* _Given problem A_:
According to the interview, how many online courses does +Acumen now offer?

::::

Freely accessible online courses can help changemakers fill their skill gaps

Interview with Amy Ahearn (+Acumen) by Susann Tischendorf
Capacity building
Gender
Inclusive business models and strategy
Last mile distribution
Global
30. Apr 2019

+Acumen is an initiative of Acumen directed at a global learning community that seeks to drive social change and entrepreneurship. Through free online curses, +Acumen nurtures talent for inclusive business, pursuing a human-centred approach and building unconventional partnerships.


Hi Amy, we are so grateful to have you. Can you introduce the work of +Acumen? Why was it founded and what is your specific area of work there?

+Acumen is what we call the world's school for social change. It was started a bit over five years ago by Jo-Ann Tan, who recognised that changemakers could come from anywhere in the world. We wanted to equip everyone with the skills and tools to become more active and effective at creating social change. Acumen itself is a non-profit, impact investing fund. So, we had lots of lessons from years of investing in social enterprises around the world about what worked and what didn't work when it came to building inclusive business models.

We wanted to share some of those lessons and insights with others, and leverage insights from partner organizations or other practitioners that we admired in order to make those lessons accessible. This was right around the time when online courses were becoming very popular, so we experimented with building a very basic course, which got a lot of registrations and traction. Today, we have more than 40 online courses on topics ranging from human-centred design to business models for social enterprises to lean data approaches to social impact measurement. Over 450,000 people from across the world have taken these courses.

::::

* _Given problem B_:
Identify every line in the records below that contains the word "sneakers", and copy each of those lines in full.

[Excerpts of bounding box data]

::::

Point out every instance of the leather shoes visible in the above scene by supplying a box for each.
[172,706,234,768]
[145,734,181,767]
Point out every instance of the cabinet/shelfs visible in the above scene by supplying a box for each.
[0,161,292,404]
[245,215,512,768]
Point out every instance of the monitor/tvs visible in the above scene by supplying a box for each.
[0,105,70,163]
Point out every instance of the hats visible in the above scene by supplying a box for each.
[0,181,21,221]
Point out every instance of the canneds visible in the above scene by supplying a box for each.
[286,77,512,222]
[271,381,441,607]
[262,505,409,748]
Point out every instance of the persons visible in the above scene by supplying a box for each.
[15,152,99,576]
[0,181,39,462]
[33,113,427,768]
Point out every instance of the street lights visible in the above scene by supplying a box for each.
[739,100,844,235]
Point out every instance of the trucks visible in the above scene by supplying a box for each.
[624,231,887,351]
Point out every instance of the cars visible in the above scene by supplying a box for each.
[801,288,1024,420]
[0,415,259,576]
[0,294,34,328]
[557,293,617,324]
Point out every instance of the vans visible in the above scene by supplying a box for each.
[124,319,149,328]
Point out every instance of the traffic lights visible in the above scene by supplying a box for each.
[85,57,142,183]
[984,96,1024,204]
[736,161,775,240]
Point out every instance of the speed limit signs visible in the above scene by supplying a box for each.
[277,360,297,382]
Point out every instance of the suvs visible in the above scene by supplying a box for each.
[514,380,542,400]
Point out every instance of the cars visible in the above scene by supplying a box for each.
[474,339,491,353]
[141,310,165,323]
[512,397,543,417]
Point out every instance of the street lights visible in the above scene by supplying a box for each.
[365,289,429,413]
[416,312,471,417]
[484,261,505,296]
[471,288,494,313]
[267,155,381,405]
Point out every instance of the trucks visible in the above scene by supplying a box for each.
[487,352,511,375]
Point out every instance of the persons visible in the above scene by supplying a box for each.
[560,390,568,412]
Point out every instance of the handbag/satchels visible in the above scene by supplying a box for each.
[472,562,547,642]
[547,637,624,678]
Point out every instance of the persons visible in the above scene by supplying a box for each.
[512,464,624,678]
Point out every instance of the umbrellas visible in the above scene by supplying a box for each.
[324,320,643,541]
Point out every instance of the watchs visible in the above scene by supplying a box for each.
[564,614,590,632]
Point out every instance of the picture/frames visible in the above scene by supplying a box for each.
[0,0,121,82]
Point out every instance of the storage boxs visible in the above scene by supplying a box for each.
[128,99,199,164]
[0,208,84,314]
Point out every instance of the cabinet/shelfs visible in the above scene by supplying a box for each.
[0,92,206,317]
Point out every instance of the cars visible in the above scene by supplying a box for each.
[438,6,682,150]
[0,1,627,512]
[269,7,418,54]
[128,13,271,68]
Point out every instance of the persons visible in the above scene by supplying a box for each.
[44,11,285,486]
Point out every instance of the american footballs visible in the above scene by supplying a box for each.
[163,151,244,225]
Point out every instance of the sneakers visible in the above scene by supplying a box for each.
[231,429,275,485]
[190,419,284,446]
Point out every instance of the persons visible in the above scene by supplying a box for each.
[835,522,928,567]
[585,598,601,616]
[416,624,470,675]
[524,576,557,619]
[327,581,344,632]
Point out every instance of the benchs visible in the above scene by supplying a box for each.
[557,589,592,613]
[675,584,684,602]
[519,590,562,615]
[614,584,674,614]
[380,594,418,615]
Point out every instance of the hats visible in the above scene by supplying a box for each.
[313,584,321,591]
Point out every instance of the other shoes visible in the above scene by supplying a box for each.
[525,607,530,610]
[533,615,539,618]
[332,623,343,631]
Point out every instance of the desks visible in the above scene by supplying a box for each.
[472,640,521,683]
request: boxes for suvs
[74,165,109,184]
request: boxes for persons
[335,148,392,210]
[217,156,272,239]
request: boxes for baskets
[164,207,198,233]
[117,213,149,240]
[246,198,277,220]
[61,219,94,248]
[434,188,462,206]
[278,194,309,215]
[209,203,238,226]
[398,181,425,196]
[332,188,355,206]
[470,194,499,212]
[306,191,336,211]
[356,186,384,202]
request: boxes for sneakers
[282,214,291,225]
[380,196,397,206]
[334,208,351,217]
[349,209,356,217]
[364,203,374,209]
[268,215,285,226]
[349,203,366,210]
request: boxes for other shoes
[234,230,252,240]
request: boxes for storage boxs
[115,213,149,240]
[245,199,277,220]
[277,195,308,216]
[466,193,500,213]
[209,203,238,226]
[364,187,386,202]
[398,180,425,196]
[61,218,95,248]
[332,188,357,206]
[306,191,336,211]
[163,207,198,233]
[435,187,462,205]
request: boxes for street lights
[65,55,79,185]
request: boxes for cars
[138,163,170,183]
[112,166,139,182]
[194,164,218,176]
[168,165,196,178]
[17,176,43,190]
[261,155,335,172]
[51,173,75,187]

::::

* _Reply A_:
More than 40.

* _Reply B_:
Point out every instance of the sneakers visible in the above scene by supplying a box for each.
request: boxes for sneakers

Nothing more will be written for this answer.